The present invention relates to a projection lens system for use in a rear type projection television, and more particularly to a projection lens system for enhancing image formation capability and relative illumination ratio over known systems.
A projection television enlarges and projects lights of red (R), green (G) and blue (B) emitted from a cathode-ray tube (CRT) onto a CRT screen through the use of a plurality of projection lenses. Generally, projection methods are classified into the following: a front type projection method in which images are projected onto the front surface of a CRT screen such that the images reflected from the CRT screen can be viewed by a user, and a rear type projection method in which images are projected onto the rear surface of the CRT screen such that the images transmitted through the CRT screen can be viewed by the user.
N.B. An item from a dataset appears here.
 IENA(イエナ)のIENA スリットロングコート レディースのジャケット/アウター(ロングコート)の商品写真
In rear type projection televisions which use the rear type projection method, since the lights entering the screen are not reflected from the screen but transmitted through it, definitive images can be provided even in the bright peripheral areas of the screen. Accordingly, rear type projection televisions are generally preferred by users.
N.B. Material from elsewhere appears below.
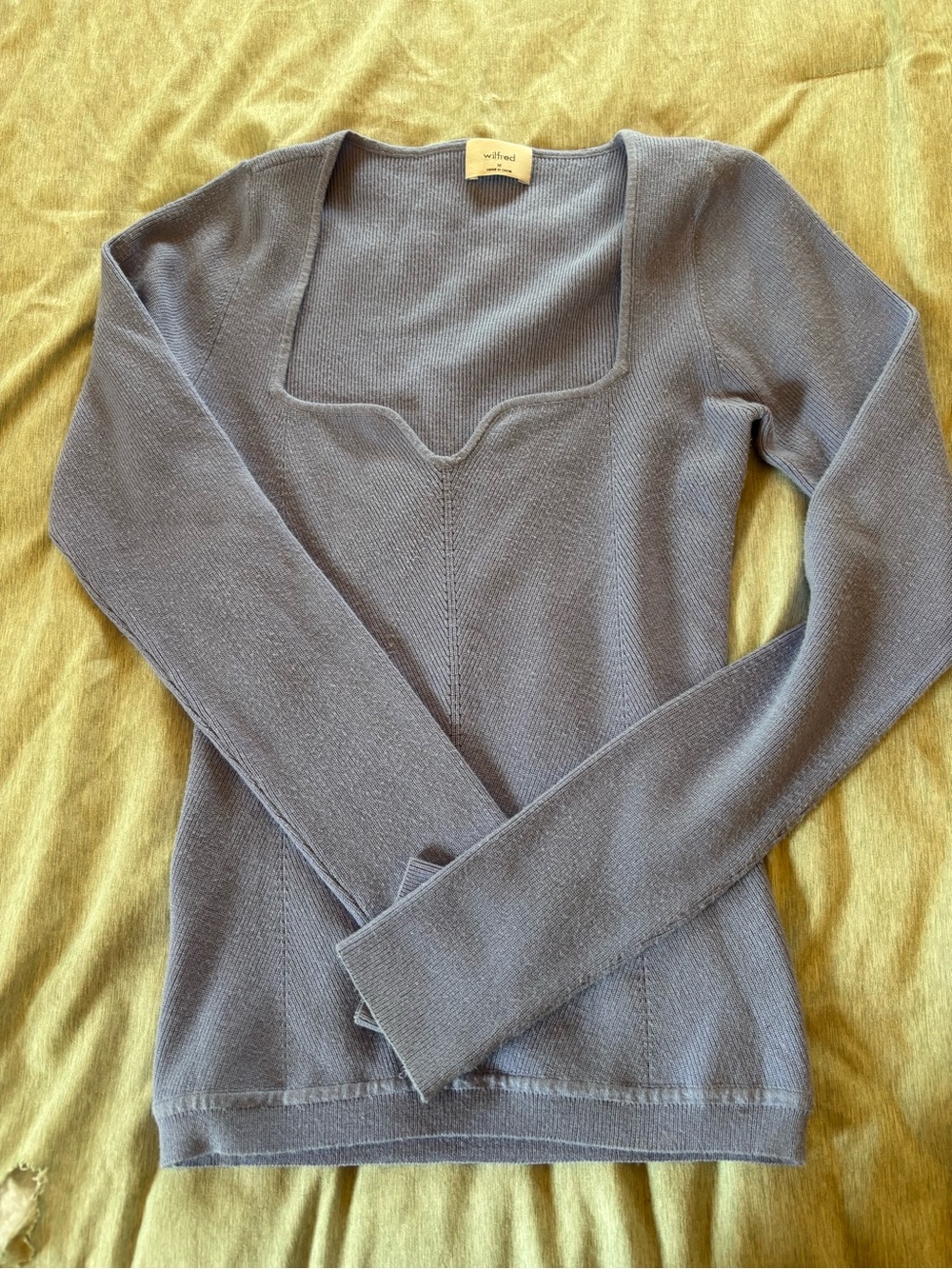 Wilfred V-Neck Knit Sweater - Dusty Lavender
However, such projection televisions require high aperture ratios so as to obtain brighter images, by concentrating the maximum luminous flux emitted from the CRT onto the screen. The projection television also needs a wide field-angle in order to enlarge projection magnification, while at the same time minimizing the depth of the projection system. Also, such projection televisions require a frame for emitting heat. Heat emitted from the fluorescent surface of the CRT can deform the lenses, which, in turn, lowers image formation capabilities. Further, brightness differences between the center of the screen and the periphery thereof should be kept to a minimum.
To meet the above requirements, several projection lens systems have been developed. However, in conventional projection lens systems, an optical power of a single glass lens provides most of the optical power in the projection lens system, whereby relatively bright images are obtained. But, since a relative illumination ratio (that is, a brightness ratio of a peripheral portion with respect to a screen center portion) is low, the periphery of the screen is relatively dark as a result. In order to raise the relative illumination ratio, in the past, the field-angle has been reduced, which gave rise to further disadvantages. Also, when lenses of short focal length are arranged with a mini-CRT screen having a small fluorescent surface, image formation capability is reduced, thereby lowering the relative illumination ratio.
Moreover, since the optical power of the whole system has been designed to be concentrated on one power lens, it has been difficult to adjust spherical aberration, distortion aberration, oblique astigmatism and coma aberration.